En el fondo sentía envidia de él. Mi madre, en sus últimos momentos estaba completamente fuera del mundo. No nos reconocía a mi padre ni a mí, pero reconocía a Teseo. Teseo pareció develar mis sentimientos y corrió por el tejado como quien redobla el desafío. Me sentí inspirado por un torbellino de energía vital que me estremecía por dentro y me invitaba a probar mis habilidades ocultas, así que, sin pensarlo dos veces, perseguí al felino por ese terreno irregular y lleno de inclinaciones. Nunca me había sentido tan poderoso. Era como si el vértigo, en lugar de amedrentarme, me alentara más. Teseo saltó y yo salté… una, dos, tres veces… y a la tercera mi pie se atascó con una teja. Y resbalé. Y en mi intento por mantenerme a salvo me sujeté de lo primero que encontré, sin percibir que se trataba de la cola del gato. Yo caí y Teseo cayó conmigo. Por alguna razón yo sobreviví, pero él no.
***
Despierto súbitamente. Mi frente es una roca volcánica recién formada: tiesa y muy caliente. Una mujer se acerca y me coloca un paño húmedo. Me exalto al no reconocerla.
—¿¡Dónde está el Dr. Howard!? —exclamo.
Ella luce intimidada. Percibo en su rostro el nerviosismo de la poca experiencia.
—Tienes fiebre —contesta temblorosa—. Soy la nueva integrante del equipo especial del doctor.
Echo un vistazo al lugar intentando reconocer algún tipo de engaño. Efectivamente, me encuentro en el sótano de la casa, el que mi padre adaptase con toda su fortuna para convertirme en lo que soy hoy en día. De no ser por él y por Howard, yo no sería quien soy. Así que no puedo fallar y echarlo todo a perder.
—¡Exijo ver a Howard! —insisto histérico.
Una energía descomunal se enciende dentro de mí. Levanto el tronco de la camilla con una fuerza desmesurada, nada acorde con mi estado. La mujer se apresura en tomar una jeringa.
—¡No lograrás hacerlo esta vez! —grito— ¿¡Quién se supone que eres ahora!? ¿¡Cómo llegaste hasta aquí!?
Mi fuerza siempre ha llegado cuando estoy furioso o eufórico. Soy un sujeto con picos de adrenalina que le hacen indestructible. La mujer se acerca temblorosa. Siento que mis ojos se encienden. Sin darle tiempo a inyectarme, la sostengo de los cabellos y la levanto. De pronto, una voz me interrumpe.
—Suéltala, Kyle.
La voz parece apagar mi energía instantáneamente. Caigo como una roca sobre la camilla. Suelto a la mujer bruscamente; ella impacta contra el suelo. Howard corre hacia ella.
—¿Se encuentra bien, señorita Sommers? —pregunta Howard a la enfermera.
Ella asiente temerosa y con gesto de dolor.
—Suele pasarle después de una batalla intensa —le dice él.
Yo me siento tan avergonzado que no puedo pronunciar palabra. De hecho, con las justas puedo respirar con normalidad. Mis poderes se van cada vez que me siento avergonzado o humillado. Es difícil dominar este tipo de habilidad. Por eso Howard debe medicarme periódicamente.
—Déjame adivinar… —dice Howard acercándose— ¿Otra vez la pesadilla del gato?
—Creí… que era Transmutador —contesto agitado.
***
Cierro los ojos. A veces la mejor manera de huir es, simple y sencillamente, cerrar los ojos. Recuerdo cuando por fin me convertí en Maniac Mask.

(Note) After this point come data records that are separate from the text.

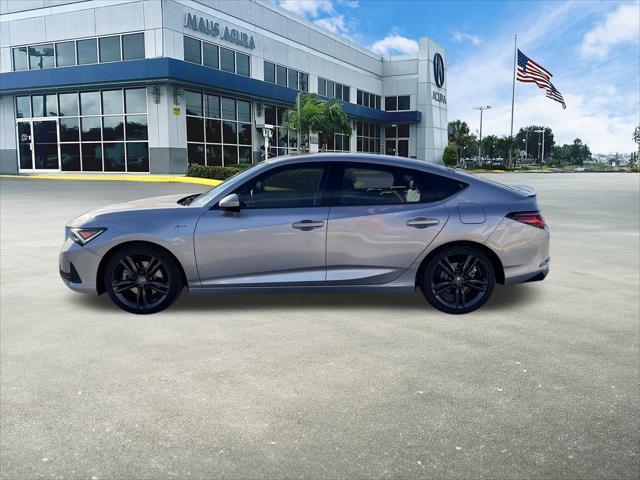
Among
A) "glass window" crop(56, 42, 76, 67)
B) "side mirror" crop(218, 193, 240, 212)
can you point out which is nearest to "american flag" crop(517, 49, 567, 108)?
"glass window" crop(56, 42, 76, 67)

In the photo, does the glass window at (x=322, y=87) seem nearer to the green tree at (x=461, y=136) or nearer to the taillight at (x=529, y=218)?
the taillight at (x=529, y=218)

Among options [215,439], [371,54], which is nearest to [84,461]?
[215,439]

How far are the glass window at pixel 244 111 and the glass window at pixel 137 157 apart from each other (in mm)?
7354

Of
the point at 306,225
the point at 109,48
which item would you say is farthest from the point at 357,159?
the point at 109,48

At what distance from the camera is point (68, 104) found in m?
35.5

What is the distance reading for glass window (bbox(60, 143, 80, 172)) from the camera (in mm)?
35719

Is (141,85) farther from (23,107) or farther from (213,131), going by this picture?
(23,107)

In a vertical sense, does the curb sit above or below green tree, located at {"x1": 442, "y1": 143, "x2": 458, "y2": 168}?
below

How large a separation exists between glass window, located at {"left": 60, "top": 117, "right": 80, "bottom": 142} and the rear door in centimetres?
3305

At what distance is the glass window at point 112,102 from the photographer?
3384cm

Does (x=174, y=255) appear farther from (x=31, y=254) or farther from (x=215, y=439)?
(x=31, y=254)

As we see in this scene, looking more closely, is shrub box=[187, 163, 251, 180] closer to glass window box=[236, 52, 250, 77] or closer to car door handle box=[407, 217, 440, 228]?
glass window box=[236, 52, 250, 77]

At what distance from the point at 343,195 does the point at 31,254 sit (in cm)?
573

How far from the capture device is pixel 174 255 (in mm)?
5906
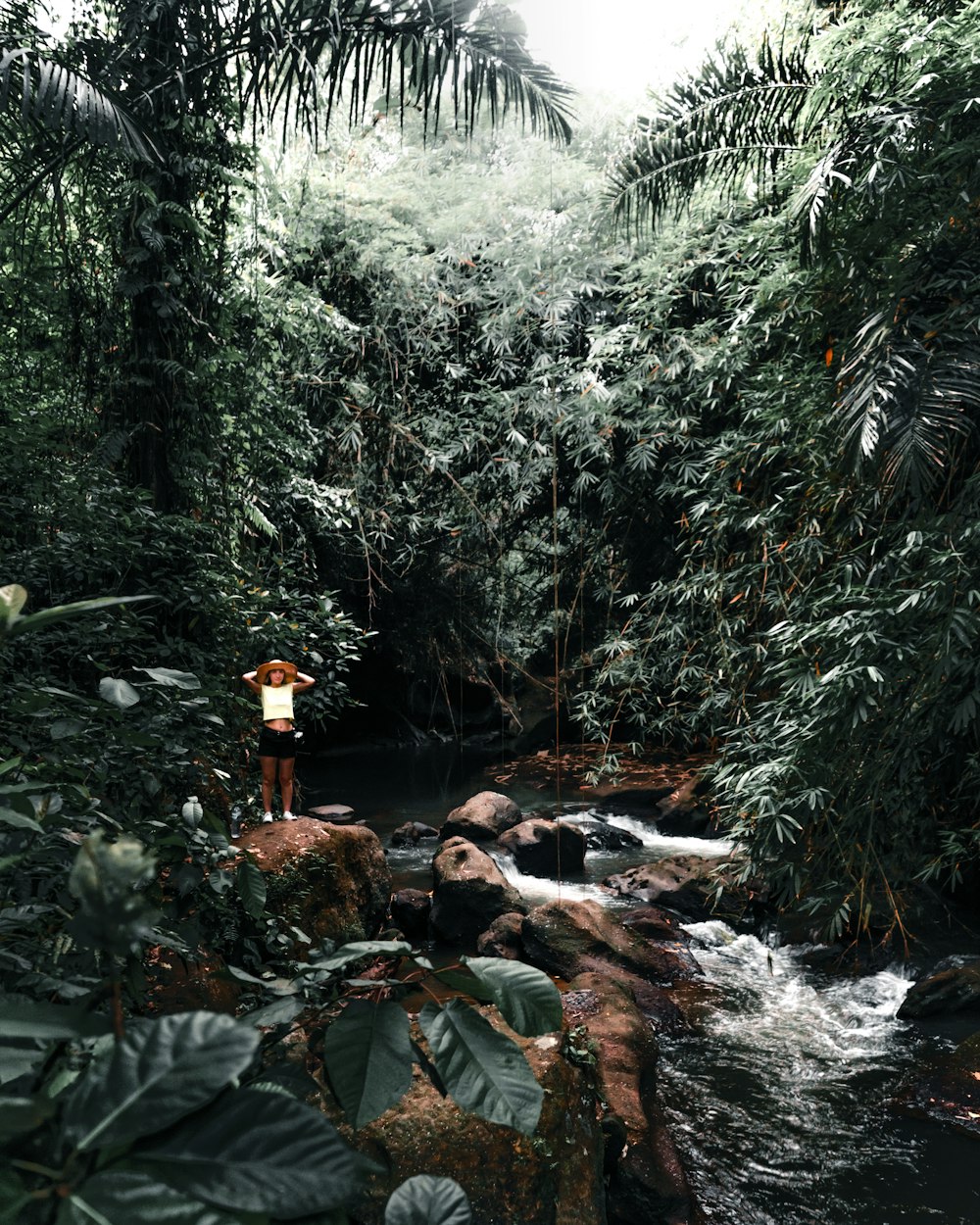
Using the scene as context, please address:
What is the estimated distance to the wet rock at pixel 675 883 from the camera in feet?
20.2

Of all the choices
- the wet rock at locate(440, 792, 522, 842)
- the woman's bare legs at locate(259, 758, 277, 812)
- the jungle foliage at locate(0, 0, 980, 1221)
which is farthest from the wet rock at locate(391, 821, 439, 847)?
the woman's bare legs at locate(259, 758, 277, 812)

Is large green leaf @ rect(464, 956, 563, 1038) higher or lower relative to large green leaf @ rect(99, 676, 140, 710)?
lower

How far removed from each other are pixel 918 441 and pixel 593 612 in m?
5.50

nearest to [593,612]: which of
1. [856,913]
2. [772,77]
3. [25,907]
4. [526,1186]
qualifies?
[856,913]

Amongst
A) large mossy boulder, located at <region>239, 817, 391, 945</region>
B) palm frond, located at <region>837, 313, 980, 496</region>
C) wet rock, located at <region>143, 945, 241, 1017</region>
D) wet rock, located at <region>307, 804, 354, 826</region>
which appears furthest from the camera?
wet rock, located at <region>307, 804, 354, 826</region>

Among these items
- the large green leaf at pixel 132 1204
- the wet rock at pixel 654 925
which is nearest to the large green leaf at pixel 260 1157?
the large green leaf at pixel 132 1204

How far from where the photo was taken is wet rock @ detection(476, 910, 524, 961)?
5.12m

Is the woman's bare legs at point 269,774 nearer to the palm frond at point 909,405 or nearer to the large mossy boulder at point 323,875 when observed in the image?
the large mossy boulder at point 323,875

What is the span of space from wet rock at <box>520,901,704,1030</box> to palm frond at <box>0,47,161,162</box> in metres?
3.95

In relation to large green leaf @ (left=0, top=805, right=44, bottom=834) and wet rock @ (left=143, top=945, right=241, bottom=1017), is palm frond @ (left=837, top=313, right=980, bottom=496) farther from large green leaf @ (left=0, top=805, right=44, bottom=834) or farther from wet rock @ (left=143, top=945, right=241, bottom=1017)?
large green leaf @ (left=0, top=805, right=44, bottom=834)

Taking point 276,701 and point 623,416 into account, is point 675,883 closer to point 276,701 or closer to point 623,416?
point 276,701

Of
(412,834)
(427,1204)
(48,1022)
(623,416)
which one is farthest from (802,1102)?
(623,416)

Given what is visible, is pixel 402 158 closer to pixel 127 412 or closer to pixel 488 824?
pixel 127 412

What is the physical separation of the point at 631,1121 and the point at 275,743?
298 centimetres
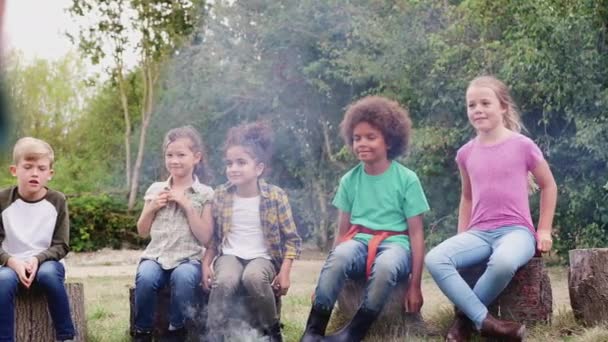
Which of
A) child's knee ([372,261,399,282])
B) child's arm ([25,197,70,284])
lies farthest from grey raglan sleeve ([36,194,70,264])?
child's knee ([372,261,399,282])

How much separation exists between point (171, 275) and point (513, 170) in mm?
1501

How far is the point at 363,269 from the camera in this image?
3289mm

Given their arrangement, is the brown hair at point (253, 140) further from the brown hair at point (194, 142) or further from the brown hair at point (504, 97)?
the brown hair at point (504, 97)

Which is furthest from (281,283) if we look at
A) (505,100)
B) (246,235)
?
(505,100)

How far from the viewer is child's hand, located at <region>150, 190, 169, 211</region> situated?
331 centimetres

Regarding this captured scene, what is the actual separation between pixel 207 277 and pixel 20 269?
747 millimetres

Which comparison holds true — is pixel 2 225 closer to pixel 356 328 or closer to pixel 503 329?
pixel 356 328

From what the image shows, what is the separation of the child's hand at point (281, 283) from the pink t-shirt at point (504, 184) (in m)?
0.83

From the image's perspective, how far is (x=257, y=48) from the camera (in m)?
10.3

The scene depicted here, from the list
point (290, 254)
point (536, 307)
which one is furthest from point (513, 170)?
point (290, 254)

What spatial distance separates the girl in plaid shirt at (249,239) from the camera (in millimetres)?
3188

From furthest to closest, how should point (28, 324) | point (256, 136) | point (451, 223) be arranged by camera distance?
point (451, 223), point (256, 136), point (28, 324)

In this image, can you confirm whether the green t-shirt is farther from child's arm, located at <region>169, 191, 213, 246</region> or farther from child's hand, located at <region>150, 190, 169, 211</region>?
child's hand, located at <region>150, 190, 169, 211</region>

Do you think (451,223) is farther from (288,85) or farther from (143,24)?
(143,24)
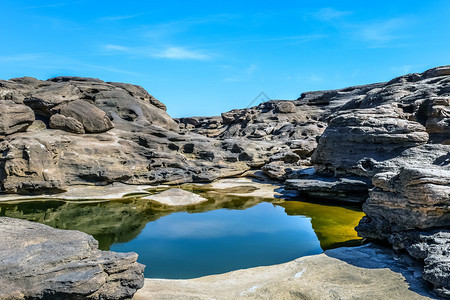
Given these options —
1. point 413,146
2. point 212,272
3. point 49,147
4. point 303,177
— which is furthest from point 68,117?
point 413,146

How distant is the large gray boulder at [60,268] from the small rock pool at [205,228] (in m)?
2.35

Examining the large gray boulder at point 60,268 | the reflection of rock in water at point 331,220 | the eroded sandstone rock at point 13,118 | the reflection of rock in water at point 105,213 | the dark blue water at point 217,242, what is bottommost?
the reflection of rock in water at point 331,220

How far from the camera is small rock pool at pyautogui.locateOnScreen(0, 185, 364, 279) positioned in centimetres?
978

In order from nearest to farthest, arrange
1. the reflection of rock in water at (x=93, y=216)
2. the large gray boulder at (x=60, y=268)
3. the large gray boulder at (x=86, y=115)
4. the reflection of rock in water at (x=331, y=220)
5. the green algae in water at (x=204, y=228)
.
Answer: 1. the large gray boulder at (x=60, y=268)
2. the green algae in water at (x=204, y=228)
3. the reflection of rock in water at (x=331, y=220)
4. the reflection of rock in water at (x=93, y=216)
5. the large gray boulder at (x=86, y=115)

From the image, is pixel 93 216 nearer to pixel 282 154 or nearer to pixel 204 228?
pixel 204 228

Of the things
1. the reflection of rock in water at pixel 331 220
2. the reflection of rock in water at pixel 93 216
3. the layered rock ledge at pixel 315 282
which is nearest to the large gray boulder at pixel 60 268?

Aunque pareciese necedad suicida, mis intentos por despertar mi habilidad oculta continuaron luego del accidente del tejado. Para entonces, mi padre ya había comenzado a ambientar el sótano. Lo primero, fue crear la sala de atención médica: un consultorio con una pequeña sala de operaciones sólo para mí. La guarida como tal se iría construyendo año tras año. Entre tanto, yo me las ingeniaba para saltar a los techos vecinos, enterrarme de cuerpo completo en el jardín, comer vidrio, meter el brazo en una fogata y otros tantos retos que para otros serían una completa locura. Previa a cada intento, sentía esa emoción descomunal. Veía en mi mente los ojos de Teseo otra vez y el miedo desaparecía. Entonces, parecía volverme inmortal… o al menos mientras durase la hazaña.
Luego de realizarla y de observar mis progresos, caía en una profunda depresión durante tres o cuatro días. Observaba en mi cuerpo las nuevas cicatrices y recordaba los órganos reventados en el cuerpo inerte de Teseo. Me quedaba encerrado en el cuarto y sólo Howard me consolaba.
Continuará...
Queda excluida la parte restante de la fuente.